-- Short exercise A --
Quote the book description below, starting with "Description" and going on through "context and background.".
::::
Description

On a hot and dusty December day in 1980, the bodies of four American women-three of them Catholic nuns-were pulled from a hastily dug grave in a field outside San Salvador. They had been murdered two nights before by the US-trained El Salvadoran military. News of the killing shocked the American public and set off a decade of debate over Cold War policy in Latin America. The women themselves became symbols and martyrs, shorn of context and background.

In A Radical Faith, journalist Eileen Markey breathes life back into one of these women, Sister Maura Clarke. Who was this woman in the dirt? What led her to this vicious death so far from home? Maura was raised in a tight-knit Irish immigrant community in Queens, New York, during World War II. She became a missionary as a means to a life outside her small, orderly world and by the 1970s was organizing and marching for liberation alongside the poor of Nicaragua and El Salvador.

Maura’s story offers a window into the evolution of postwar Catholicism: from an inward-looking, protective institution in the 1950s to a community of people grappling with what it meant to live with purpose in a shockingly violent world. At its heart, A Radical Faith is an intimate portrait of one woman’s spiritual and political transformation and her courageous devotion to justice.
::::
-- Short exercise B --
Show each line of the listing below that contains the string "socks", matching case.

Collection entries
::::
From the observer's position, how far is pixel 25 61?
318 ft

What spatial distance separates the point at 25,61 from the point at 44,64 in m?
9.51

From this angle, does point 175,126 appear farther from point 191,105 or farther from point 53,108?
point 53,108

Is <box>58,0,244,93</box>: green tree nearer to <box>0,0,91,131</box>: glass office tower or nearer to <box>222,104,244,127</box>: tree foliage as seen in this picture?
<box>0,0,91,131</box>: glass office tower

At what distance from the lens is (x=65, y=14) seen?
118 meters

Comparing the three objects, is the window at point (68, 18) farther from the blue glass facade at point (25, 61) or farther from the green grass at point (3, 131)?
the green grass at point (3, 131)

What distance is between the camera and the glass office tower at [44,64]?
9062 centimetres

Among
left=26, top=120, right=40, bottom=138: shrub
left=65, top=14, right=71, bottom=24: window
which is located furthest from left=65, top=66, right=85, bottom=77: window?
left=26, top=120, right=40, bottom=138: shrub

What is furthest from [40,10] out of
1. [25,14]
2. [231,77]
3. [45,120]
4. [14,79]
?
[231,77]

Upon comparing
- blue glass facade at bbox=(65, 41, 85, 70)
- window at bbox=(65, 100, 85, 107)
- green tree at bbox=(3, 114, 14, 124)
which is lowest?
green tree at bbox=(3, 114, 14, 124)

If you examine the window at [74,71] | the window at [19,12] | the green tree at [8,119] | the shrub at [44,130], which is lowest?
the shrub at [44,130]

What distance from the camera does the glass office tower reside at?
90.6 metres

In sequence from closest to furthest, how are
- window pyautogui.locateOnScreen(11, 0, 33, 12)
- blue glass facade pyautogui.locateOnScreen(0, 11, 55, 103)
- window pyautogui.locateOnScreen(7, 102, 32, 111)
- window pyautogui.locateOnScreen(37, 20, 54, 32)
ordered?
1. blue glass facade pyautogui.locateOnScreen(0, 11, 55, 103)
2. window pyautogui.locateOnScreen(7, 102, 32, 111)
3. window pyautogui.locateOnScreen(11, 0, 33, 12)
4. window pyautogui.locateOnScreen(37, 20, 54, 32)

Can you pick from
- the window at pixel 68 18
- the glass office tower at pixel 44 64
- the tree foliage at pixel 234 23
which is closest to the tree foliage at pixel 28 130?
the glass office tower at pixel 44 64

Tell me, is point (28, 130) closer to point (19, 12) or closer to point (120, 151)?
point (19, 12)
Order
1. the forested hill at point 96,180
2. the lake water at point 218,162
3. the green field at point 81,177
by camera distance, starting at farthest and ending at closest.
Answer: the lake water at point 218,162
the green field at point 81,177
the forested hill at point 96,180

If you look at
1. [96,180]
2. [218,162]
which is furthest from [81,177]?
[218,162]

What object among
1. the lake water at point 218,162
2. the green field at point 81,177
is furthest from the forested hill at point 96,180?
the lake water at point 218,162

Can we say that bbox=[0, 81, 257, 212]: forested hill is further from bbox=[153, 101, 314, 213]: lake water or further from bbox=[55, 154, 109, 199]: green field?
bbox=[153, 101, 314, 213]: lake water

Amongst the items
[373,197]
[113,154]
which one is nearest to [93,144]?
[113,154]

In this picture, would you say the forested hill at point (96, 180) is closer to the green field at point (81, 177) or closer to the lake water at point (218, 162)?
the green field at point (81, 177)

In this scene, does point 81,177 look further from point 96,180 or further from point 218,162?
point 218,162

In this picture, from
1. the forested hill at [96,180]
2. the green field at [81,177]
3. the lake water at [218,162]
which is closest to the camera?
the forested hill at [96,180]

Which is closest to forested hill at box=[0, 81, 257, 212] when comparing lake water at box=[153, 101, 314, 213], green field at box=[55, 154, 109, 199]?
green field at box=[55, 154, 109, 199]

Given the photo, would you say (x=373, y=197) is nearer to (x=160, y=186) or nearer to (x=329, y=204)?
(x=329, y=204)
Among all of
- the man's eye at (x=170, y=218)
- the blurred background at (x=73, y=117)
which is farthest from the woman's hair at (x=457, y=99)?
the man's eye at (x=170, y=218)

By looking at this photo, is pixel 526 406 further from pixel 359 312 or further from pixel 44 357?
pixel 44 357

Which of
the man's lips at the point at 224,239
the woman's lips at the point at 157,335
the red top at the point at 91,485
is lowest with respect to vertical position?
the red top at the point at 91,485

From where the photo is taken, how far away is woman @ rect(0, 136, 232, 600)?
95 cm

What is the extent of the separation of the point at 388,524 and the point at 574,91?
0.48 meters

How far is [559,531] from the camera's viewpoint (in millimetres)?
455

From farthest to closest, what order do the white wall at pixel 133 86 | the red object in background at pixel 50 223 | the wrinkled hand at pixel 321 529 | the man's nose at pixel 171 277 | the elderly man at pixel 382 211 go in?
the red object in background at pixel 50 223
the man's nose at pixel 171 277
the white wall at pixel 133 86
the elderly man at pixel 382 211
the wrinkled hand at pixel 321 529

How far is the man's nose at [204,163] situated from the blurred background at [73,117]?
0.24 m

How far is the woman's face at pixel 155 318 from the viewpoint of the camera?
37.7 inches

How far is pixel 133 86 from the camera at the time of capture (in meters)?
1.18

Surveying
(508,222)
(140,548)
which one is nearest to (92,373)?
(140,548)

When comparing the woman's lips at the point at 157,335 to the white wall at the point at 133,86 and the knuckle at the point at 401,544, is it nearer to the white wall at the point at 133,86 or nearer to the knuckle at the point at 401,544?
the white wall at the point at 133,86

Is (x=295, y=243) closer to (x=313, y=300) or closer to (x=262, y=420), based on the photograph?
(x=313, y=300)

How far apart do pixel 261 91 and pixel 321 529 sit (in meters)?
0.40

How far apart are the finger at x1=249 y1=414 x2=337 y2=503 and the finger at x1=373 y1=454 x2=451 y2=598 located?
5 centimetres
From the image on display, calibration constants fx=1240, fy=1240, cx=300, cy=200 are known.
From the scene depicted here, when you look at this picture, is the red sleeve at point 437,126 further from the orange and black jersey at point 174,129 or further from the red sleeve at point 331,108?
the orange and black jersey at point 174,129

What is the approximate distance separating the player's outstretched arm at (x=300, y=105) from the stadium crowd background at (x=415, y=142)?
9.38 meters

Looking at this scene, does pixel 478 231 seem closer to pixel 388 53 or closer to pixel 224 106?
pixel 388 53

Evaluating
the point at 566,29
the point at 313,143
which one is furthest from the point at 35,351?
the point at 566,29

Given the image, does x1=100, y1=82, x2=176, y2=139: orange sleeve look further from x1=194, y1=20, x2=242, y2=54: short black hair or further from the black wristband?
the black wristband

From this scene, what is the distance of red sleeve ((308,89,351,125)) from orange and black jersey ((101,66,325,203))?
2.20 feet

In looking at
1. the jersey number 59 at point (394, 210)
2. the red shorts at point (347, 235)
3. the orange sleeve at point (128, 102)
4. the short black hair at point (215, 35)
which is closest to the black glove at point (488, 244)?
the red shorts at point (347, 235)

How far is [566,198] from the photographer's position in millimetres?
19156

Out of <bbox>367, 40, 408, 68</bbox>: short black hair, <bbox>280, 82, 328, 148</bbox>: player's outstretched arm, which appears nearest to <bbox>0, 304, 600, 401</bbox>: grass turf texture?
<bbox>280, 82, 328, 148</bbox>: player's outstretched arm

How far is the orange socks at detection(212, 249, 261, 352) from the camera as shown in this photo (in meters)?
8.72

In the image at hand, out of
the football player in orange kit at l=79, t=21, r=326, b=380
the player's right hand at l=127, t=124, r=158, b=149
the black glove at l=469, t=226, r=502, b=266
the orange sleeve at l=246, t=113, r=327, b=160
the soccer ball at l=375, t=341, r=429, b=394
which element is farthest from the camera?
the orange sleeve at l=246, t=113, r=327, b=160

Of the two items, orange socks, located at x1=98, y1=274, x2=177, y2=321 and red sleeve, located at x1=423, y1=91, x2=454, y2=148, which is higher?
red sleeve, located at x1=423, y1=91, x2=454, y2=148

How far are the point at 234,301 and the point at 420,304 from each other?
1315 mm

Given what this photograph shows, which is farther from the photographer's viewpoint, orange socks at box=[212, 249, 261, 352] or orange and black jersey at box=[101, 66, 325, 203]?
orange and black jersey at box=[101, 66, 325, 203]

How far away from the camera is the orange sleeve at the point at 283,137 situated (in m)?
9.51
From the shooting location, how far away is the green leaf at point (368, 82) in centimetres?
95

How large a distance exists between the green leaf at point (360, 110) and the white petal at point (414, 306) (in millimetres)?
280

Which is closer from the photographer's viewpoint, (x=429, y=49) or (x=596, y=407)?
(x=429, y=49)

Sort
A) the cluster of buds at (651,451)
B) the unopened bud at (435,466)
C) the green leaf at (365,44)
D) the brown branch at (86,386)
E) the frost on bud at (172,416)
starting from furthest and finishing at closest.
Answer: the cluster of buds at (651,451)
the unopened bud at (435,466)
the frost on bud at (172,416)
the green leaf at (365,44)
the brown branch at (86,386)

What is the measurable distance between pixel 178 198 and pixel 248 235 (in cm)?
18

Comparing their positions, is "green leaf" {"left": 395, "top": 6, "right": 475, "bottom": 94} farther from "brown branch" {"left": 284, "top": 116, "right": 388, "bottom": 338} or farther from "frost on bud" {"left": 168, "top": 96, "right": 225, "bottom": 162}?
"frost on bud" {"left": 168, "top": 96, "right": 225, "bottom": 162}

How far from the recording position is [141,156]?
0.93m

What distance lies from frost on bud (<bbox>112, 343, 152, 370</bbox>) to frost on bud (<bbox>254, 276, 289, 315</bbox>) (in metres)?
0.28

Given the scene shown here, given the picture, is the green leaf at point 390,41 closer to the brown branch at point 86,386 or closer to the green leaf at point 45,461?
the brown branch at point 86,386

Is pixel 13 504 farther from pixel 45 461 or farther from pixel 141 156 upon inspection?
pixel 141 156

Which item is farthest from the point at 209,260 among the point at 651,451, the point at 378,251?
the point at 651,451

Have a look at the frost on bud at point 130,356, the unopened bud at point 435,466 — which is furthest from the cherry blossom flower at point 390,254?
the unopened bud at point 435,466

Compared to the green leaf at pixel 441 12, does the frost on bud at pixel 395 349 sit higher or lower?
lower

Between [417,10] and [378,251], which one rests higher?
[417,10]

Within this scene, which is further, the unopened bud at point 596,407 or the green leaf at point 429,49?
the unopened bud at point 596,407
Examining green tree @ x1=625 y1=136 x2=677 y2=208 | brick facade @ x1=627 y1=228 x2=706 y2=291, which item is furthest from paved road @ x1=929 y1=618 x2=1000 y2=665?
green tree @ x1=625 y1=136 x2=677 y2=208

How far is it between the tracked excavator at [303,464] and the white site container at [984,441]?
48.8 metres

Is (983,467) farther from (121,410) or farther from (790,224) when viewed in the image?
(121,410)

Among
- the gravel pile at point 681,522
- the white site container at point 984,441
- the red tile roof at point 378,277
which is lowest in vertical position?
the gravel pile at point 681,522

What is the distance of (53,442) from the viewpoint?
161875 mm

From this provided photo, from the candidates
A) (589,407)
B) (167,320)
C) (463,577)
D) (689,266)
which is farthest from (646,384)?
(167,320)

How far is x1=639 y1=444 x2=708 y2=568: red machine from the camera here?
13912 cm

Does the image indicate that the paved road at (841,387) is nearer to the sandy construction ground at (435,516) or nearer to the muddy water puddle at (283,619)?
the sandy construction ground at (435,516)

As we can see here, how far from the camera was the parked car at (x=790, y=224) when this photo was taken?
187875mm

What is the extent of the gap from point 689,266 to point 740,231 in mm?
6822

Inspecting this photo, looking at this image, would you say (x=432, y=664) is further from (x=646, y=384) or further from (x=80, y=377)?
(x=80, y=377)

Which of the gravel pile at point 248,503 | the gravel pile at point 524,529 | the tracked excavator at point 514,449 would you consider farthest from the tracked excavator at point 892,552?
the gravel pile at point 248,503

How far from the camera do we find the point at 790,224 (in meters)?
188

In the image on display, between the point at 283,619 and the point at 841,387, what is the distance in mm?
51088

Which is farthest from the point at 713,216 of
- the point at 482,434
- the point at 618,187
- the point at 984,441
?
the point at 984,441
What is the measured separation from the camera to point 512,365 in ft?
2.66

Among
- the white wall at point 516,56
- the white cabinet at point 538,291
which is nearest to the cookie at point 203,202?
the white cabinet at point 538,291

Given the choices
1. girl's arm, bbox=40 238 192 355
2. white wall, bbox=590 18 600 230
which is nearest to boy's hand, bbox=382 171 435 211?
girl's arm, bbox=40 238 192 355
::::
-- Expected output A --
Description

On a hot and dusty December day in 1980, the bodies of four American women-three of them Catholic nuns-were pulled from a hastily dug grave in a field outside San Salvador. They had been murdered two nights before by the US-trained El Salvadoran military. News of the killing shocked the American public and set off a decade of debate over Cold War policy in Latin America. The women themselves became symbols and martyrs, shorn of context and background.

-- Expected output B --
How far is the orange socks at detection(212, 249, 261, 352) from the camera as shown in this photo (in meters)?
Of the two items, orange socks, located at x1=98, y1=274, x2=177, y2=321 and red sleeve, located at x1=423, y1=91, x2=454, y2=148, which is higher?
Given what this photograph shows, which is farther from the photographer's viewpoint, orange socks at box=[212, 249, 261, 352] or orange and black jersey at box=[101, 66, 325, 203]?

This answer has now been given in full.